Todo eso: paz, descanso y seguridad, era exactamente lo que estaba buscando y necesitando. Y tal como la Palabra de Dios dice: «pidan y se les dará» (Mt 7:7), así Dios estaba cumpliendo Sus promesas, siendo el Único que podía darme paz y libertad. Cristo me llevó a libertad en el mismo momento que me escogió y me salvó con Su sangre. Pero la obra sigue siendo completada y perfeccionada en nosotros, Sus hijos (Fil 1:6). Aunque a veces el proceso puede parecer largo y lento, Él continúa Su obra de santificación.
No te voy a mentir. No fue fácil. A causa de mi naturaleza caída, tomé malas decisiones que resultaron ser fruto de mi inseguridad, mi temor y mi falta de fe en medio del dolor. También pasé muchas aflicciones, culpa de los recuerdos dolorosos que acarreaba en mi mente y corazón. Sin embargo, pude verme como en un espejo cuando leí la historia de la mujer del flujo de sangre. Ella estaba padeciendo hacía mucho tiempo, pero sabía que Jesús podía salvarla y sacar todo su mal. Tuvo fe. Confió en que, apenas con acercarse y tocar Su manto, Él haría la obra en su vida.
Eso mismo hice yo. Cristo me estaba llamando, me estaba mostrando Su amor y, cuando entendí que Él me amaba con un amor eterno (Jer 31:3) e inagotable, me acerqué y supliqué por salvación. Así como a la mujer del flujo de sangre le fueron abiertos los ojos, tuvo fe y buscó a Jesús para sanar su aflicción, yo confié en que Él era el único que podía rescatarme de todos esos recuerdos oscuros, de toda mi inseguridad, de todo ese temor que me acechaba al acercarme a otras personas; confié en que Él transformaría mi presente y usaría mi pasado para ser de bendición a otras mujeres que hubiesen padecido lo mismo. Confié en que Él me había hecho mujer con un propósito perfecto y que yo podía mostrar mi feminidad a pleno, cumpliendo el plan que Él tenía para mi vida (casarme, tener hijos y disfrutar de la sexualidad dentro del matrimonio).
Vete en paz
«Entonces la mujer, temerosa y temblando, dándose cuenta de lo que le había sucedido, vino y se postró delante de Él y le dijo toda la verdad. “Hija, tu fe te ha sanado”, le dijo Jesús; “vete en paz y queda sana de tu aflicción”» (Mr 5:33-34 énfasis añadido).
¿Sabes qué es lo más asombroso de todo esto? Que Jesús no sólo sanó su enfermedad y dolor físico sino que la salvó de sus pecados porque Él es quien tiene el poder para hacerlo. En mi caso, Cristo no sólo sanó mi dolencia psicológica, sino que Él hizo algo mucho mayor. Él tuvo misericordia y perdonó mis pecados, me salvó de la oscuridad más tenebrosa que es aquella que trae la muerte eterna.

— Material proporcionado —
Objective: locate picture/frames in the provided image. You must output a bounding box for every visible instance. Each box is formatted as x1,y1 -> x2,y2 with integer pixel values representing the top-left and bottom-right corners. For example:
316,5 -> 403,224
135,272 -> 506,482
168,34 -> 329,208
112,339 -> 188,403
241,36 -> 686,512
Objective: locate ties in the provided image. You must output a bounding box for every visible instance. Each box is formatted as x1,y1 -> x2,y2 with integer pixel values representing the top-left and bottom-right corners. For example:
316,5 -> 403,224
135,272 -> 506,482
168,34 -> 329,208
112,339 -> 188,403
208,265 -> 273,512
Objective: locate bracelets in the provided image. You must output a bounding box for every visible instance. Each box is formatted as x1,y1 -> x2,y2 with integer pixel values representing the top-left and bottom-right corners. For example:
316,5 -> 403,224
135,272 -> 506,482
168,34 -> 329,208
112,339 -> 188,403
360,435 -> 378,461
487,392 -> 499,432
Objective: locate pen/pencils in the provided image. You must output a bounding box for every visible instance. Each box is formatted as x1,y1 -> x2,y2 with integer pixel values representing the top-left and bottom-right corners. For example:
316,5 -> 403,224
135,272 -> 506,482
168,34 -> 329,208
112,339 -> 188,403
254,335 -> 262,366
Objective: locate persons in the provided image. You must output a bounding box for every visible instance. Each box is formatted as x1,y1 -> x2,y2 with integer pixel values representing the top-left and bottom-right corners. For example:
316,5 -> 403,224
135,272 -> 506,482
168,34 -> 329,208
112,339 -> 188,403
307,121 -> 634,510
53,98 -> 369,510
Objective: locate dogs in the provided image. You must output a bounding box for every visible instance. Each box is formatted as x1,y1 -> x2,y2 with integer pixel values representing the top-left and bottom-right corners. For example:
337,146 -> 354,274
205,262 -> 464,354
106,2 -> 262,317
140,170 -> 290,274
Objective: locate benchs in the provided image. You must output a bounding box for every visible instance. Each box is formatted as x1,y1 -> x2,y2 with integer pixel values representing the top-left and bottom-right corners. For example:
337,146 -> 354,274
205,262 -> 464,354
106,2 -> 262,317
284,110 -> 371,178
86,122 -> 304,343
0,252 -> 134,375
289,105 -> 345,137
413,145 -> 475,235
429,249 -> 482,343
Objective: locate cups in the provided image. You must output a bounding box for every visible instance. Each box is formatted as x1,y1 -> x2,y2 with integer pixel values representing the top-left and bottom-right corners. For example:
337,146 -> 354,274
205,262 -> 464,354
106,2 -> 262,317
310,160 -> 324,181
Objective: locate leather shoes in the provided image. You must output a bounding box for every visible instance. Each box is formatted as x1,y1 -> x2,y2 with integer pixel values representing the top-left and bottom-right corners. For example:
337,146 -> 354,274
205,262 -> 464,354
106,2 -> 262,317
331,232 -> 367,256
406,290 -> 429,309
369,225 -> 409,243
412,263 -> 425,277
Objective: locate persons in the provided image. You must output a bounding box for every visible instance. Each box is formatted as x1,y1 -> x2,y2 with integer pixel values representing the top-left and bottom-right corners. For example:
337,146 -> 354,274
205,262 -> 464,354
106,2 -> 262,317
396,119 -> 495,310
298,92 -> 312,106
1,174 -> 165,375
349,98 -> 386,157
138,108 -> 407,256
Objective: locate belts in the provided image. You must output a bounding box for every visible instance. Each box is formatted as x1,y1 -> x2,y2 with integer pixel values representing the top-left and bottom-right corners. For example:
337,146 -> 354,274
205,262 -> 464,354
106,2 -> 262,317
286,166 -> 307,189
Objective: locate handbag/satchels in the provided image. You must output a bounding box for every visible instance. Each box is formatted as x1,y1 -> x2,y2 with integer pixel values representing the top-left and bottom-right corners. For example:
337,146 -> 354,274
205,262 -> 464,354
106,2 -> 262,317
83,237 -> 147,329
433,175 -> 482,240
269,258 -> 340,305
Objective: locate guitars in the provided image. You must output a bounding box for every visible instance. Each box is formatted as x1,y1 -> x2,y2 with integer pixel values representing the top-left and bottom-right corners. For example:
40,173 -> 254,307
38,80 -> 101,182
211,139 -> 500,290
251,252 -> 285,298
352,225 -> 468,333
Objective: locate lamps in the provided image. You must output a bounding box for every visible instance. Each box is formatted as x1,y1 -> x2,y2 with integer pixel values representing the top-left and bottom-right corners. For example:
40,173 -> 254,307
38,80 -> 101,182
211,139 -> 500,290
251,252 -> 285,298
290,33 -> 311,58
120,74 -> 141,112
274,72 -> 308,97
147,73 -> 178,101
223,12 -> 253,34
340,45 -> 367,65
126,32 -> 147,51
...
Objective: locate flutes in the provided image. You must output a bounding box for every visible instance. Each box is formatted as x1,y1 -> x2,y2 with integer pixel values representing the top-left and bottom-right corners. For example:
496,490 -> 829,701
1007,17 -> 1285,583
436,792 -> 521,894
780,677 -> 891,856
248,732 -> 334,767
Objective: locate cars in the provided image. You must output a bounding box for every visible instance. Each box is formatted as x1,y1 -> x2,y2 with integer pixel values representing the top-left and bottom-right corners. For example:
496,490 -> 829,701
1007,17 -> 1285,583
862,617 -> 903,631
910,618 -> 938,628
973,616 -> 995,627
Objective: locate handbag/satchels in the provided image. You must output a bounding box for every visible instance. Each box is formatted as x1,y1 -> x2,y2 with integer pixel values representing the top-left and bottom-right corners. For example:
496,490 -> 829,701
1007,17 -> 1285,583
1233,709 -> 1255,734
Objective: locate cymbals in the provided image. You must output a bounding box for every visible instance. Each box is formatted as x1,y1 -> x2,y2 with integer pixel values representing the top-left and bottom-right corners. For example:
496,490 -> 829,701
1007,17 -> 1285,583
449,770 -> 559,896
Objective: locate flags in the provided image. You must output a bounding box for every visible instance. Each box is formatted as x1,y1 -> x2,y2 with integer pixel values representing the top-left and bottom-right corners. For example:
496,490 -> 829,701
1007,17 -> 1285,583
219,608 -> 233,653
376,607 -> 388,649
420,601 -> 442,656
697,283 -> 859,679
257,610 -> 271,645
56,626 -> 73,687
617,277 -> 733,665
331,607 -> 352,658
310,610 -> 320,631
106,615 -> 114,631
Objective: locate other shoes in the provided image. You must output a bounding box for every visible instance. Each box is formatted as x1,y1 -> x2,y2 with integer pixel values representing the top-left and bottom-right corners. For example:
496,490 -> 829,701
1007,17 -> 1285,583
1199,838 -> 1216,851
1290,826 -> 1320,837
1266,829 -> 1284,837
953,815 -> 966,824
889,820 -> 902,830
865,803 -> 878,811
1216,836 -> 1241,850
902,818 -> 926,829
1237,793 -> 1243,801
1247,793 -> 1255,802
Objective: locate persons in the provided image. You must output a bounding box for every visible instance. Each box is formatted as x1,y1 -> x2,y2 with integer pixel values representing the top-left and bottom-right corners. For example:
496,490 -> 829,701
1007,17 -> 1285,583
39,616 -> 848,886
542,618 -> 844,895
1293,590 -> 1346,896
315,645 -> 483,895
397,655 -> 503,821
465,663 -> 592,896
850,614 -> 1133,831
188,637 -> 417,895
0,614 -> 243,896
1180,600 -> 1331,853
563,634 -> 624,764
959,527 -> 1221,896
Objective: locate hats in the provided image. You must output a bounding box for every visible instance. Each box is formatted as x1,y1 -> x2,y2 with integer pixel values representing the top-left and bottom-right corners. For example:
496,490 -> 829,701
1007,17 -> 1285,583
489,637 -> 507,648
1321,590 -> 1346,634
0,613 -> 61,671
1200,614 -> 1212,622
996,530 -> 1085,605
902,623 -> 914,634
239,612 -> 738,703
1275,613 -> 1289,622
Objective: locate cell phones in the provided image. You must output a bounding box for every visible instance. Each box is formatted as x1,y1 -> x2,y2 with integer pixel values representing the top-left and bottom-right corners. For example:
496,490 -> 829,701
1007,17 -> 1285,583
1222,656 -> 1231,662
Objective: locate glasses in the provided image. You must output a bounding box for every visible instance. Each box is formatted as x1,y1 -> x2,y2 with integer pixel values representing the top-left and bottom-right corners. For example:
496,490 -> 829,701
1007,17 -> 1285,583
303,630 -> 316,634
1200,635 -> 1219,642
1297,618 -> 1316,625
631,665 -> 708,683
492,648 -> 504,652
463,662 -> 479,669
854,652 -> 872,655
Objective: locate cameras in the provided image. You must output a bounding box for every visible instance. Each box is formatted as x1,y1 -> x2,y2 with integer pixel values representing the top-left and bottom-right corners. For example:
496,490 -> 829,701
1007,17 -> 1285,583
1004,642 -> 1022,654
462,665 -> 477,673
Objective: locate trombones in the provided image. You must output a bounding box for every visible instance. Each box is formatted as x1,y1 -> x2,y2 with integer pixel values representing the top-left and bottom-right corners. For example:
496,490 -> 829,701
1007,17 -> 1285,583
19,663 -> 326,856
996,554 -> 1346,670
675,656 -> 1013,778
...
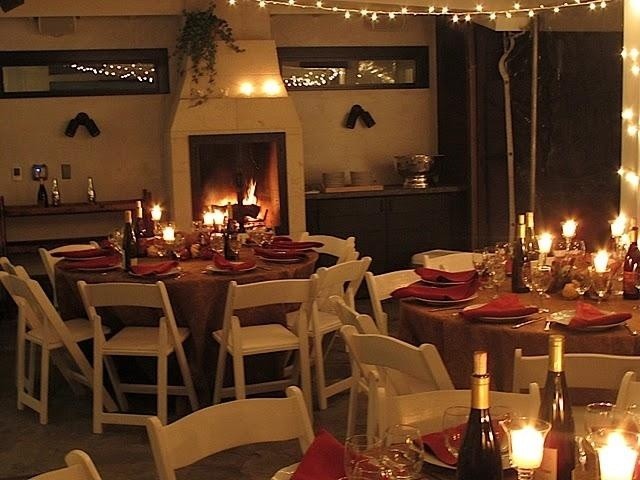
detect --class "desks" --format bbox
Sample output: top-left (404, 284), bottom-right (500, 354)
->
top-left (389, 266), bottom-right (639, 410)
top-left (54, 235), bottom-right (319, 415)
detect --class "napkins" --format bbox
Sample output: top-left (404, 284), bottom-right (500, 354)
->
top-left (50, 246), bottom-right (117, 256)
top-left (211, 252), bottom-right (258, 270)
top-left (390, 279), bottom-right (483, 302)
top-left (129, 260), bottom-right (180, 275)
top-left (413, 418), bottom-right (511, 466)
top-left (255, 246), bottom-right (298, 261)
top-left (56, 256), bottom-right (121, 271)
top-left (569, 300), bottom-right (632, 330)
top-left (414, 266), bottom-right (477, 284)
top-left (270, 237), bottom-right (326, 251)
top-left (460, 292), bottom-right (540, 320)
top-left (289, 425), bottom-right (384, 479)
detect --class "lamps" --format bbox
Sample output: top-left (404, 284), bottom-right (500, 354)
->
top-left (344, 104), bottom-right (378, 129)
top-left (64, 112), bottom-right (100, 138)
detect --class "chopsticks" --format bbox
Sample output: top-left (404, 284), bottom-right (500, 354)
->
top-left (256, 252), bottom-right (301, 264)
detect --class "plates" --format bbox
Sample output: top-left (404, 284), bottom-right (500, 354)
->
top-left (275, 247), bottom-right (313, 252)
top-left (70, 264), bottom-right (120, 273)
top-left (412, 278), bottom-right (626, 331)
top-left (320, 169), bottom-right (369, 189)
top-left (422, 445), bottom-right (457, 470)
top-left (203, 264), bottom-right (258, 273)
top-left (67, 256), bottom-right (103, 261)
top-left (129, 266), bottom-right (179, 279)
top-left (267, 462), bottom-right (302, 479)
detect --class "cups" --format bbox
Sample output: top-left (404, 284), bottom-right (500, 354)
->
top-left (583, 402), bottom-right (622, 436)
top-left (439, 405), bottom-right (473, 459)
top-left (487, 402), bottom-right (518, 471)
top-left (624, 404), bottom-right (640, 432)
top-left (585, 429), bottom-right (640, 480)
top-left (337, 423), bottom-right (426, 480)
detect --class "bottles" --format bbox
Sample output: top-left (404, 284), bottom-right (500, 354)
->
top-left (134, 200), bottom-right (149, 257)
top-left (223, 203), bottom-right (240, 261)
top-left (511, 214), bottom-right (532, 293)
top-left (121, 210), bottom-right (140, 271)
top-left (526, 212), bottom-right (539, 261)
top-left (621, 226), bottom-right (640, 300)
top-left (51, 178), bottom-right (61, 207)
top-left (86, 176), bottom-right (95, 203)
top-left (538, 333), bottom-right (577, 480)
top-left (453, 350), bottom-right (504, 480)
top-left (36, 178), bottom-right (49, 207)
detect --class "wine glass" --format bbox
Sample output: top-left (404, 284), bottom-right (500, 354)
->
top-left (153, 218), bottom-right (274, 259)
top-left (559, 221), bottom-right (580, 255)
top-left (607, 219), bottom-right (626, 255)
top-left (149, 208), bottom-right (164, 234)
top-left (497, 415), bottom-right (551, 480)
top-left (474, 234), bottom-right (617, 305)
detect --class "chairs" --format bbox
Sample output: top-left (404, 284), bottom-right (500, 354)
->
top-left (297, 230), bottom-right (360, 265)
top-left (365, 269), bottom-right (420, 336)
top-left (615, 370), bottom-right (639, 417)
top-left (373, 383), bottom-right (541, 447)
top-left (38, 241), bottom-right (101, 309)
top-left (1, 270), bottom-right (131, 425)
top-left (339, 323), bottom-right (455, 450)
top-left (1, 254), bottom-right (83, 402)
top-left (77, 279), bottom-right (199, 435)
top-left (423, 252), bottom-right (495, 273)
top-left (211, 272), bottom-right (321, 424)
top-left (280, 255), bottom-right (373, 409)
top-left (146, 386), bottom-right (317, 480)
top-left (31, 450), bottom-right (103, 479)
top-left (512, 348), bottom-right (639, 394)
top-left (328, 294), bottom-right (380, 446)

— Qué hacer —
Transcribe del fragmento de texto el pasaje que comienza con "No te voy a" y sigue hasta "en su vida.". Este material proviene de otra fuente.

— Solución propuesta —
No te voy a mentir. No fue fácil. A causa de mi naturaleza caída, tomé malas decisiones que resultaron ser fruto de mi inseguridad, mi temor y mi falta de fe en medio del dolor. También pasé muchas aflicciones, culpa de los recuerdos dolorosos que acarreaba en mi mente y corazón. Sin embargo, pude verme como en un espejo cuando leí la historia de la mujer del flujo de sangre. Ella estaba padeciendo hacía mucho tiempo, pero sabía que Jesús podía salvarla y sacar todo su mal. Tuvo fe. Confió en que, apenas con acercarse y tocar Su manto, Él haría la obra en su vida.